### WHAT NEEDS TO BE DONE
Find the line containing "Among pixel 158". Quote it and every line after it, exactly, through the end; skip pictures.

····················

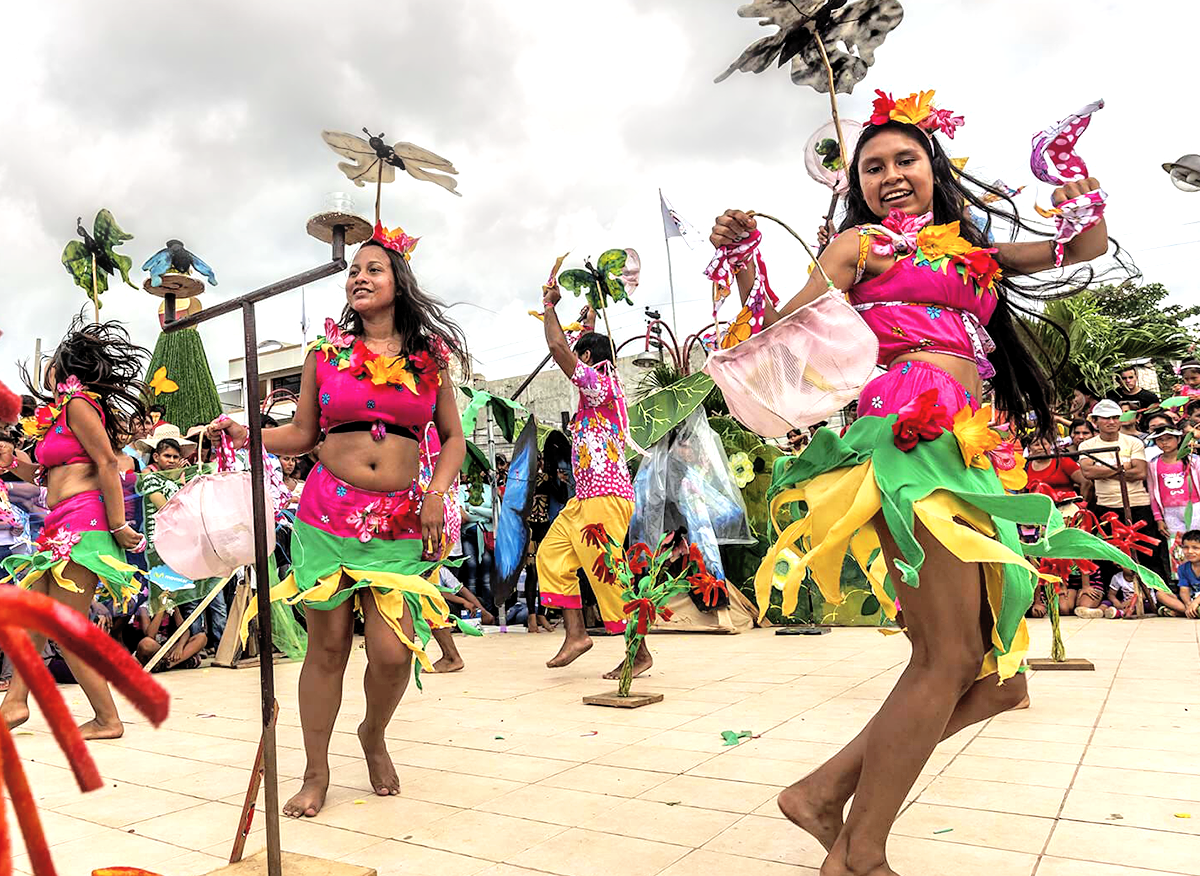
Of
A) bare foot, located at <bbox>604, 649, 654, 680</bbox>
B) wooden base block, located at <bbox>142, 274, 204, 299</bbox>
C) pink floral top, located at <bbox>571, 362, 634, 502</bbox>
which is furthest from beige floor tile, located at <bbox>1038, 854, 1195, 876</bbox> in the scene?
pink floral top, located at <bbox>571, 362, 634, 502</bbox>

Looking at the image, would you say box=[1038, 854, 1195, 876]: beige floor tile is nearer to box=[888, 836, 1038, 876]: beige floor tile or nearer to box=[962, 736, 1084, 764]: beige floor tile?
box=[888, 836, 1038, 876]: beige floor tile

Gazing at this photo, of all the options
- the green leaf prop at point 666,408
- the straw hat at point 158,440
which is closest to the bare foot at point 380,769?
the green leaf prop at point 666,408

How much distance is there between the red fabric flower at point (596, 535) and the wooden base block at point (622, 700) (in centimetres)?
101

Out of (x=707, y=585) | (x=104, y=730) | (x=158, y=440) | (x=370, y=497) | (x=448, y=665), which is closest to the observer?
(x=370, y=497)

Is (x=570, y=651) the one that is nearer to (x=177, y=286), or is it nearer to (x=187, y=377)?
(x=177, y=286)

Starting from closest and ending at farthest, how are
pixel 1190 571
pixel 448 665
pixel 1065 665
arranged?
pixel 1065 665 < pixel 448 665 < pixel 1190 571

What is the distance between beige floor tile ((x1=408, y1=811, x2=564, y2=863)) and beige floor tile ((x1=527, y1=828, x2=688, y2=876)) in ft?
0.18

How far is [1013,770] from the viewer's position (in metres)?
2.94

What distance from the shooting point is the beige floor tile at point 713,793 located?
2691mm

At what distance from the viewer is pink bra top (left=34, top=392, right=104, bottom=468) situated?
4238 millimetres

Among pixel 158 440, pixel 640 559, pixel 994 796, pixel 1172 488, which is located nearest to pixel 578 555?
pixel 640 559

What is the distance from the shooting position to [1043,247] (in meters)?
2.28

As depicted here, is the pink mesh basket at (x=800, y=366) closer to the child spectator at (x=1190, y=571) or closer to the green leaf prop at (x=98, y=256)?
the green leaf prop at (x=98, y=256)

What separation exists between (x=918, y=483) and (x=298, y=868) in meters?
1.58
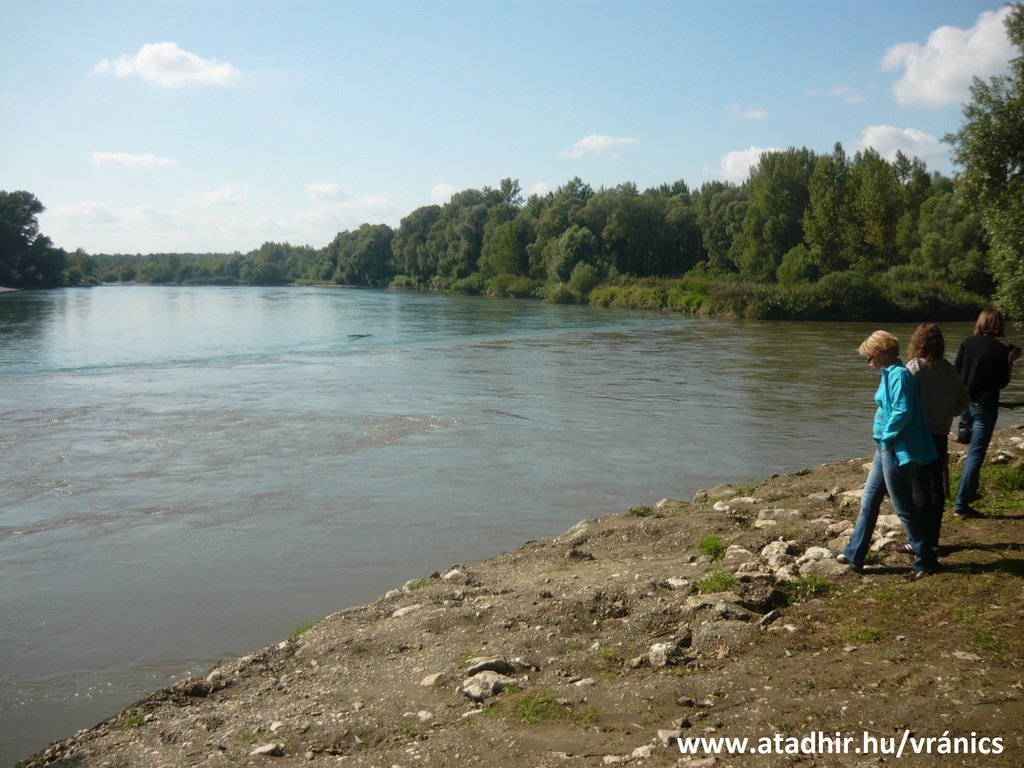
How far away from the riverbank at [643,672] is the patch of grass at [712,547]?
0.03 m

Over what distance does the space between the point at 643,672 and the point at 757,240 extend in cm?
8810

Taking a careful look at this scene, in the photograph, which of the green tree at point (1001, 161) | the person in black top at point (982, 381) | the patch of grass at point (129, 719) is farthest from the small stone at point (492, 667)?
the green tree at point (1001, 161)

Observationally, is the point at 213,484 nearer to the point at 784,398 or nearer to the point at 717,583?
the point at 717,583

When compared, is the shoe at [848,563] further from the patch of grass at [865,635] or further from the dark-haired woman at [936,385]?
the patch of grass at [865,635]

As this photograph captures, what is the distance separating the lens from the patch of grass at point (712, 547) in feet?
27.6

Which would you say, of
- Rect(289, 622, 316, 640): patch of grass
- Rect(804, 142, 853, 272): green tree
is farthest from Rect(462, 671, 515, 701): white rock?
Rect(804, 142, 853, 272): green tree

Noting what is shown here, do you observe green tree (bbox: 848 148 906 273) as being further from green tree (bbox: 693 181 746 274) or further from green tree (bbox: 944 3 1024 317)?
green tree (bbox: 944 3 1024 317)

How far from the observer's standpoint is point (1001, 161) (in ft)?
87.0

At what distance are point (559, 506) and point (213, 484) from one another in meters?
6.29

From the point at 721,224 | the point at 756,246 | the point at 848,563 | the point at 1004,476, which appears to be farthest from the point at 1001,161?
the point at 721,224

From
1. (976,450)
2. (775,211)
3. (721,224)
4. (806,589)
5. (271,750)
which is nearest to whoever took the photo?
(271,750)

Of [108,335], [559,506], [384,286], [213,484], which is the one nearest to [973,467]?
[559,506]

····················

### SOLUTION FOR THIS TASK
Among pixel 158 440, pixel 640 559, pixel 994 796, pixel 1172 488, which is located nearest to pixel 578 555?
pixel 640 559

What is the distance from the shooting position to [1043,247] (in meters)?
2.28

As depicted here, is the pink mesh basket at (x=800, y=366) closer to the child spectator at (x=1190, y=571) or closer to the green leaf prop at (x=98, y=256)?
the green leaf prop at (x=98, y=256)

What separation exists between (x=918, y=483) and (x=298, y=868) in meters?
1.58
How far away from the riverbank at [643,672] is the patch of grass at [712,547]?
0.03 m

Over what distance does the space between the point at 643,672 and the point at 757,240 extend in cm?
8810

Taking a careful look at this scene, in the photograph, which of the green tree at point (1001, 161) | the person in black top at point (982, 381) | the patch of grass at point (129, 719) is farthest from the small stone at point (492, 667)?
the green tree at point (1001, 161)

Observationally, is the point at 213,484 nearer to the point at 784,398 or nearer to the point at 717,583?
the point at 717,583

When compared, is the shoe at [848,563] further from the patch of grass at [865,635] or further from the dark-haired woman at [936,385]?
the patch of grass at [865,635]

As this photograph captures, what is the distance separating the lens from the patch of grass at point (712, 547) in feet?
27.6

Which would you say, of
- Rect(289, 622, 316, 640): patch of grass
- Rect(804, 142, 853, 272): green tree
is farthest from Rect(462, 671, 515, 701): white rock?
Rect(804, 142, 853, 272): green tree

Noting what is shown here, do you observe green tree (bbox: 848 148 906 273) as being further from green tree (bbox: 693 181 746 274) or further from green tree (bbox: 944 3 1024 317)?
green tree (bbox: 944 3 1024 317)

How far from the observer's standpoint is point (1001, 161) (in ft)?
87.0

At what distance are point (559, 506) and point (213, 484) from one another in meters?
6.29

From the point at 721,224 | the point at 756,246 | the point at 848,563 | the point at 1004,476, which appears to be farthest from the point at 1001,161?
the point at 721,224

From
1. (976,450)
2. (775,211)
3. (721,224)
4. (806,589)
5. (271,750)
which is nearest to whoever took the photo?
(271,750)

Of [108,335], [559,506], [384,286], [213,484], which is the one nearest to [973,467]?
[559,506]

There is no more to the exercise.